Entries taken from a collection
# # # #
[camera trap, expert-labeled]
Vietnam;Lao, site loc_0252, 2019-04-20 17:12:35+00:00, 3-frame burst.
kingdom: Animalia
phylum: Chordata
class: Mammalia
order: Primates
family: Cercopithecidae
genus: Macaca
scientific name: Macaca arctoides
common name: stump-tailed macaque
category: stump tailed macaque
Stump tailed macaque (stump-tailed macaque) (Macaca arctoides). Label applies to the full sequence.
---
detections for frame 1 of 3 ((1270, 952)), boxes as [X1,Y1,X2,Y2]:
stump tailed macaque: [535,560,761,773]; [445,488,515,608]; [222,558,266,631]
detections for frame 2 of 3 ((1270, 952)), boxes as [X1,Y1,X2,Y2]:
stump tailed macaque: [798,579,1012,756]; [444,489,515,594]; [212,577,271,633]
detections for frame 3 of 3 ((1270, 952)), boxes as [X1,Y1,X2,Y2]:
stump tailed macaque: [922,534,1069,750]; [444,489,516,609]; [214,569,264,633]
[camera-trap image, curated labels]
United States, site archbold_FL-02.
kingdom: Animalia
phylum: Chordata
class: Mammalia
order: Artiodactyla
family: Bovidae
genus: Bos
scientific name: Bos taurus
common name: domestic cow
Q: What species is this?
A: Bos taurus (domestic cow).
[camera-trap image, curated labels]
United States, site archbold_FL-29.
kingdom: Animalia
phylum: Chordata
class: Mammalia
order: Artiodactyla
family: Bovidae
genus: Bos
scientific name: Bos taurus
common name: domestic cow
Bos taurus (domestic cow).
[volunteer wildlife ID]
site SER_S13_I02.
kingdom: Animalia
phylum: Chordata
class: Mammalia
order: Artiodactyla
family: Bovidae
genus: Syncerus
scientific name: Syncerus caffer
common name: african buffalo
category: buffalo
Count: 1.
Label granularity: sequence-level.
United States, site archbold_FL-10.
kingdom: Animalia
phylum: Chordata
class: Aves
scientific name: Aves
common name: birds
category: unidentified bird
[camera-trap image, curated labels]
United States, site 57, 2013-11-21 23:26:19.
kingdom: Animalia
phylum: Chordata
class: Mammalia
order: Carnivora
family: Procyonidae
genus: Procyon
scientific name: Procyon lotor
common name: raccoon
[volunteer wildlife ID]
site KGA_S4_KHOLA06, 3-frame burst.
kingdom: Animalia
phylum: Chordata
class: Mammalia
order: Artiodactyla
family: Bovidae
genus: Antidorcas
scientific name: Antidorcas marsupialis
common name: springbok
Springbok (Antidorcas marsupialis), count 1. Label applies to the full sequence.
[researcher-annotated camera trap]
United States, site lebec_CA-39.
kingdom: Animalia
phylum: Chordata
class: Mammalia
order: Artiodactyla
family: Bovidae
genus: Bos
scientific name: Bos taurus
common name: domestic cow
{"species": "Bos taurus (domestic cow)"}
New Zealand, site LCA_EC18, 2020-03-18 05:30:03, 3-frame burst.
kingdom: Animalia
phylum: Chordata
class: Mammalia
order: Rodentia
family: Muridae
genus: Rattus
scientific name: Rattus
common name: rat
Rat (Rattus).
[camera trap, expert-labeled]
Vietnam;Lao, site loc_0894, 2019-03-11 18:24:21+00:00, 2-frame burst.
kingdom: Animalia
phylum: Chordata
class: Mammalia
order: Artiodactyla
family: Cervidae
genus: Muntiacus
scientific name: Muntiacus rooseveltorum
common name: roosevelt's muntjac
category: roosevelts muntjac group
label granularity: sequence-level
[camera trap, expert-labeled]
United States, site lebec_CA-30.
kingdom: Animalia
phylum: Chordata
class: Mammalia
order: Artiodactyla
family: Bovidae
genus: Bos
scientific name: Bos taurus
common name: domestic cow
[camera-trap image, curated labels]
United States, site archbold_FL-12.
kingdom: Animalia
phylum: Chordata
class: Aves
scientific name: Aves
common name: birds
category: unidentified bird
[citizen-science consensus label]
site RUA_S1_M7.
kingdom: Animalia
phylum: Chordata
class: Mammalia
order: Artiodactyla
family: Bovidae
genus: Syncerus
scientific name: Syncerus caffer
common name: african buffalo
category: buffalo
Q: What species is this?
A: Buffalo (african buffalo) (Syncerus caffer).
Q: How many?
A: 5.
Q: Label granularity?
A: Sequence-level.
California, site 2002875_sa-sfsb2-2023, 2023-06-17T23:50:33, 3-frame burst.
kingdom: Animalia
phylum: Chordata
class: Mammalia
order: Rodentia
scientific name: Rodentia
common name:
# # # #
_Task details_: For each entry above, please make an exact copy.

_Solution to this task_:
[camera trap, expert-labeled]
Vietnam;Lao, site loc_0252, 2019-04-20 17:12:35+00:00, 3-frame burst.
kingdom: Animalia
phylum: Chordata
class: Mammalia
order: Primates
family: Cercopithecidae
genus: Macaca
scientific name: Macaca arctoides
common name: stump-tailed macaque
category: stump tailed macaque
Stump tailed macaque (stump-tailed macaque) (Macaca arctoides). Label applies to the full sequence.
---
detections for frame 1 of 3 ((1270, 952)), boxes as [X1,Y1,X2,Y2]:
stump tailed macaque: [535,560,761,773]; [445,488,515,608]; [222,558,266,631]
detections for frame 2 of 3 ((1270, 952)), boxes as [X1,Y1,X2,Y2]:
stump tailed macaque: [798,579,1012,756]; [444,489,515,594]; [212,577,271,633]
detections for frame 3 of 3 ((1270, 952)), boxes as [X1,Y1,X2,Y2]:
stump tailed macaque: [922,534,1069,750]; [444,489,516,609]; [214,569,264,633]
[camera-trap image, curated labels]
United States, site archbold_FL-02.
kingdom: Animalia
phylum: Chordata
class: Mammalia
order: Artiodactyla
family: Bovidae
genus: Bos
scientific name: Bos taurus
common name: domestic cow
Q: What species is this?
A: Bos taurus (domestic cow).
[camera-trap image, curated labels]
United States, site archbold_FL-29.
kingdom: Animalia
phylum: Chordata
class: Mammalia
order: Artiodactyla
family: Bovidae
genus: Bos
scientific name: Bos taurus
common name: domestic cow
Bos taurus (domestic cow).
[volunteer wildlife ID]
site SER_S13_I02.
kingdom: Animalia
phylum: Chordata
class: Mammalia
order: Artiodactyla
family: Bovidae
genus: Syncerus
scientific name: Syncerus caffer
common name: african buffalo
category: buffalo
Count: 1.
Label granularity: sequence-level.
United States, site archbold_FL-10.
kingdom: Animalia
phylum: Chordata
class: Aves
scientific name: Aves
common name: birds
category: unidentified bird
[camera-trap image, curated labels]
United States, site 57, 2013-11-21 23:26:19.
kingdom: Animalia
phylum: Chordata
class: Mammalia
order: Carnivora
family: Procyonidae
genus: Procyon
scientific name: Procyon lotor
common name: raccoon
[volunteer wildlife ID]
site KGA_S4_KHOLA06, 3-frame burst.
kingdom: Animalia
phylum: Chordata
class: Mammalia
order: Artiodactyla
family: Bovidae
genus: Antidorcas
scientific name: Antidorcas marsupialis
common name: springbok
Springbok (Antidorcas marsupialis), count 1. Label applies to the full sequence.
[researcher-annotated camera trap]
United States, site lebec_CA-39.
kingdom: Animalia
phylum: Chordata
class: Mammalia
order: Artiodactyla
family: Bovidae
genus: Bos
scientific name: Bos taurus
common name: domestic cow
{"species": "Bos taurus (domestic cow)"}
New Zealand, site LCA_EC18, 2020-03-18 05:30:03, 3-frame burst.
kingdom: Animalia
phylum: Chordata
class: Mammalia
order: Rodentia
family: Muridae
genus: Rattus
scientific name: Rattus
common name: rat
Rat (Rattus).
[camera trap, expert-labeled]
Vietnam;Lao, site loc_0894, 2019-03-11 18:24:21+00:00, 2-frame burst.
kingdom: Animalia
phylum: Chordata
class: Mammalia
order: Artiodactyla
family: Cervidae
genus: Muntiacus
scientific name: Muntiacus rooseveltorum
common name: roosevelt's muntjac
category: roosevelts muntjac group
label granularity: sequence-level
[camera trap, expert-labeled]
United States, site lebec_CA-30.
kingdom: Animalia
phylum: Chordata
class: Mammalia
order: Artiodactyla
family: Bovidae
genus: Bos
scientific name: Bos taurus
common name: domestic cow
[camera-trap image, curated labels]
United States, site archbold_FL-12.
kingdom: Animalia
phylum: Chordata
class: Aves
scientific name: Aves
common name: birds
category: unidentified bird
[citizen-science consensus label]
site RUA_S1_M7.
kingdom: Animalia
phylum: Chordata
class: Mammalia
order: Artiodactyla
family: Bovidae
genus: Syncerus
scientific name: Syncerus caffer
common name: african buffalo
category: buffalo
Q: What species is this?
A: Buffalo (african buffalo) (Syncerus caffer).
Q: How many?
A: 5.
Q: Label granularity?
A: Sequence-level.
California, site 2002875_sa-sfsb2-2023, 2023-06-17T23:50:33, 3-frame burst.
kingdom: Animalia
phylum: Chordata
class: Mammalia
order: Rodentia
scientific name: Rodentia
common name:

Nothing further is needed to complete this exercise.